How to Find Duplicate Rows in MySQL

Three reliable ways to find duplicate rows in MySQL: a GROUP BY ... HAVING query (the classic, works on every version), a ROW_NUMBER() window function (MySQL 8.0 and up, cleanest setup if you plan to delete the duplicates next), and a self-join on the duplicate key (useful when you need every individual row, not just one per group). Pick the one that matches your MySQL version and what you plan to do with the result.

One of the first messy tables I ever inherited was a customers table that had been written without a unique constraint on email. After a few years of CSV imports and re-imports from various marketing tools, the same address showed up dozens of times. Before I could add the constraint, I needed to figure out which rows were the duplicates and which copy to keep. This is the SQL I have come back to every couple of years since, in three flavours, with the MySQL version each one needs spelled out so the right query for your server is obvious.

The example table

A small customers table is enough to demonstrate every technique.
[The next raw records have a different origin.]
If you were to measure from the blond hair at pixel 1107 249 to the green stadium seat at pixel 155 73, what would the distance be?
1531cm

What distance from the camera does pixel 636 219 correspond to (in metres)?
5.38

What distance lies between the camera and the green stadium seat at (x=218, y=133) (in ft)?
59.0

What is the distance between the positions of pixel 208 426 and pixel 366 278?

A few rows are deliberate duplicates on email, plus one with trailing whitespace and one with a different case so we can talk about soft duplicates later.

SQL

CREATE TABLE customers (
  id          INT UNSIGNED PRIMARY KEY AUTO_INCREMENT,
  first_name  VARCHAR(50)  NOT NULL,
  last_name   VARCHAR(50)  NOT NULL,
  email       VARCHAR(255) NOT NULL,
  phone       VARCHAR(20),
  created_at  DATETIME     NOT NULL DEFAULT CURRENT_TIMESTAMP
);

INSERT INTO customers (first_name, last_name, email, phone) VALUES
('Mei',    'Tanaka',   'mei.tanaka@example.com',     '555-0142'),
('Mei',    'Tanaka',   'mei.tanaka@example.com',     '555-0142'),
('James',  'Walker',   'james.walker@example.com',   NULL),
('Emma',   'Carter',   'emma.carter@example.com',    '555-0118'),
('Emma',   'Carter',   ' emma.carter@example.com ',  '555-0118'),
('Sofia',  'Marek',    'sofia.marek@example.com',    '555-0177'),
('Sofia',  'Marek',    'SOFIA.MAREK@example.com',    '555-0177'),
('Daniel', 'Brooks',   'daniel.brooks@example.com',  NULL),
('Daniel', 'Brooks',   'daniel.brooks@example.com',  NULL),
('Lukas',  'Becker',   'lukas.becker@example.com',   '555-0102');

Try it with your own values

Table nameColumn to check

Jump to:

How do I find duplicate rows in MySQL?
Method 1: GROUP BY with HAVING
Method 2: Window functions (MySQL 8.0+)
Method 3: Self-join
Comparison: which method to pick
How NULL behaves in duplicate checks
Soft duplicates: case and whitespace
Performance and the index that matters
FAQ

How do I find duplicate rows in MySQL?

Three queries, pick by what you need next. For a quick audit ("how many duplicates do I have?"), use GROUP BY ... HAVING COUNT(*) > 1: SELECT email, COUNT(*) AS dup_count FROM customers GROUP BY email HAVING COUNT(*) > 1 ORDER BY dup_count DESC;. Works on every MySQL version, returns one row per duplicate value with its count. To get every individual duplicate row tagged with a position so the next step is a DELETE, use the MySQL 8.0+ window function form: SELECT * FROM (SELECT *, ROW_NUMBER() OVER (PARTITION BY email ORDER BY id) AS rn FROM customers) ranked WHERE rn > 1;. On MySQL 5.7 and earlier where window functions do not exist, use the self-join: SELECT a.* FROM customers a JOIN customers b ON a.email = b.email AND a.id != b.id. Add an index on the duplicate-key column before running any of these on a large table; without it, Method 1 is full-scan, the window function buffers in memory, and the self-join goes quadratic.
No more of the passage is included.